WORK REQUIRED: Print all of the following material verbatim, reproducing every line without alteration.

Rows from a dataset:
▬▬▬▬▬▬

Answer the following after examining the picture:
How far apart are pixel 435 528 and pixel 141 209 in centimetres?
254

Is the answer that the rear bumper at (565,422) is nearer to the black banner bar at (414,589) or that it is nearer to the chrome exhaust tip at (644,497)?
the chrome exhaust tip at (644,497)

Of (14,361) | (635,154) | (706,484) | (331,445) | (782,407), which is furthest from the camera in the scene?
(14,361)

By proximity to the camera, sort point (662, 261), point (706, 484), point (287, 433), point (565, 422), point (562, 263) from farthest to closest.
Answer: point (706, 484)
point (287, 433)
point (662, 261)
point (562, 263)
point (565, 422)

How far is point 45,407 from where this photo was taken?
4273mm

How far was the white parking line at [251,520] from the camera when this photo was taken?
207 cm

▬▬▬▬▬▬

EXERCISE ANSWER:
Answer the following after examining the picture:
How far apart are pixel 435 528 and pixel 141 209 in centimetres?
254

Is the answer that the rear bumper at (565,422) is nearer to the black banner bar at (414,589) or that it is nearer to the chrome exhaust tip at (644,497)?
the chrome exhaust tip at (644,497)

Of (14,361) | (635,154) | (706,484) | (331,445) | (782,407), which is furthest from the camera in the scene?
(14,361)

By proximity to the camera, sort point (662, 261), point (706, 484), point (287, 433), point (565, 422), point (562, 263) from farthest to closest.
Answer: point (706, 484)
point (287, 433)
point (662, 261)
point (562, 263)
point (565, 422)

How far is point 45,407 from where this photo was taken?
4273mm

How far was the white parking line at [251,520] from the camera when this photo was taken?
207 cm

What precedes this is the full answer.